FAQs
A. FIRM-SPECIFIC QUESTIONS
1. Who is APS?
APS is an asset management firm specializing in
Asia Pacific equity markets. We are based in Singapore
and have research offices in Shanghai and Tokyo.
Established in 1995, we are registered as an Investment
Advisor with the Monetary Authority of Singapore
(MAS) and the U.S. Securities and Exchange Commission
(SEC). To date, we have over US$3.0billion under management
and our clients are mostly institutional investors
such as government agencies funds, public and private
pension fund sponsor, multi-managers’ managers
and insurance companies.
2. What is the APS’s investment
philosophy?
APS believes that Asian equity markets are inefficient
in the short run and that stocks are often mispriced.
We believe that over time, stock prices will eventually
reflect their fair values. Also central to our
investment philosophy is the belief that we can
uncover these cheap stocks through rigorous, robust
and independent bottom-up research. We analyze
long-term structural and business trends and screen
companies to identify potential investments. Company
visits in factory or site inspection formed an
integral part of our research work.
3. Who owns and runs APS?
APS is 100% employee owned. APS is run by Mr Wong
Kok Hoi, Managing Director and Chief Investment
Officer, and his team of 19 experienced investment
professionals and support personnel.
4. Why should I trust APS?
APS manages money for numerous clients like pension funds and government agencies and has been trusted by them. Such clients are very discerning, careful and meticulous in deciding who should manage their money. APS was voted Best Asian Manager 2003 by Global Investor, UK. APS was ranked Number 1 in a Mercer Investment Consulting performance survey for Asia ex Japan equity portfolios over the 3-year and 5-year periods ended 31 March 2004.
5. What makes you so different from any
other fund manager?
Unlike many fund managers, we do original, rigorous,
bottom-up research. Our approach towards investments
and research is thorough. We visit our investee
companies including their factories and other
operational sites to make sure we understand their
business models. We verify what we hear by crosschecking
with competitors, suppliers, and customers of
the firms we research.
6. Why should I invest with a firm that
has a relatively short track record?
10 years is not short. More importantly,
our investment team is much more experienced than
many teams in established firms. Otherwise, reputable
institutional investors in Europe and the U.S.
would not have entrusted their funds with APS.
7. Why should I invest with APS instead
of other better-known firms?

***

> _Direction 1_:
In the entries, copy the lines from the one containing "As seen here, is" through the end of the entries, changing "farther" to "further" and keeping everything else the same.
The FAQ and the entries are unrelated to each other.

***

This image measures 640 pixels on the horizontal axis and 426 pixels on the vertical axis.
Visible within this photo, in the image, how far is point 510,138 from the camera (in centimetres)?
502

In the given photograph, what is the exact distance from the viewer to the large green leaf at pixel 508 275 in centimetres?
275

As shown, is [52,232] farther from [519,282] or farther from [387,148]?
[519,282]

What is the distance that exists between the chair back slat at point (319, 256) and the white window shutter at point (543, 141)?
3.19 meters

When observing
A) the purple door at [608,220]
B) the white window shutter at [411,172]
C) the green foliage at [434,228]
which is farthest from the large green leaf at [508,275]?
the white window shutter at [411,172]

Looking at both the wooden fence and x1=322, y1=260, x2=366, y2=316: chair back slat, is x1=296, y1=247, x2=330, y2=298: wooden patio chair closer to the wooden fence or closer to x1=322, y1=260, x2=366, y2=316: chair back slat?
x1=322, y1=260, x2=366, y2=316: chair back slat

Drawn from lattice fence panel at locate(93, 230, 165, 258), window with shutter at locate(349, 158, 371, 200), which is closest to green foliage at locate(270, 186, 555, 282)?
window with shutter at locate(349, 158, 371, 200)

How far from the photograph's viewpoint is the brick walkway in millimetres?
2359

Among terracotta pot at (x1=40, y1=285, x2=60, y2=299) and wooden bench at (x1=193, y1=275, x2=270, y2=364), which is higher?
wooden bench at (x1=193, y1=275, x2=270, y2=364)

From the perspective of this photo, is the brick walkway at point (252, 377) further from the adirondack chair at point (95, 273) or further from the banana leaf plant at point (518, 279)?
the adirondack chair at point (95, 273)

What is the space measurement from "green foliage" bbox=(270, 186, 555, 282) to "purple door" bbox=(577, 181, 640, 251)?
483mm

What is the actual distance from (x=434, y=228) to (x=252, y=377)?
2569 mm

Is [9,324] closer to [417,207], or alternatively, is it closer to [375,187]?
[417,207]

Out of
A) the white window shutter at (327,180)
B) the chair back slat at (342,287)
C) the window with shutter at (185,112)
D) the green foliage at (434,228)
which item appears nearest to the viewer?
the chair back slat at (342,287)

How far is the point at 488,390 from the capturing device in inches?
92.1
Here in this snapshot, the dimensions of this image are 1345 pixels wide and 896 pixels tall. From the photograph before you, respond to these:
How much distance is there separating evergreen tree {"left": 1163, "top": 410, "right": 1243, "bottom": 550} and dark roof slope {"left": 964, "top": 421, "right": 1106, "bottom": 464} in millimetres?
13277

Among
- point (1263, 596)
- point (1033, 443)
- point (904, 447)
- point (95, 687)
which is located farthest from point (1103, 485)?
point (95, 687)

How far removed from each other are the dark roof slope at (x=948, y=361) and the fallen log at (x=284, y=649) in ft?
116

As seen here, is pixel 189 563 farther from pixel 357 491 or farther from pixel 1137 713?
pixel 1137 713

***

> _Direction 2_:
According to the FAQ, in what year was APS established?

> _Correct answer 1_:
As seen here, is pixel 189 563 further from pixel 357 491 or further from pixel 1137 713?
pixel 1137 713

> _Correct answer 2_:
1995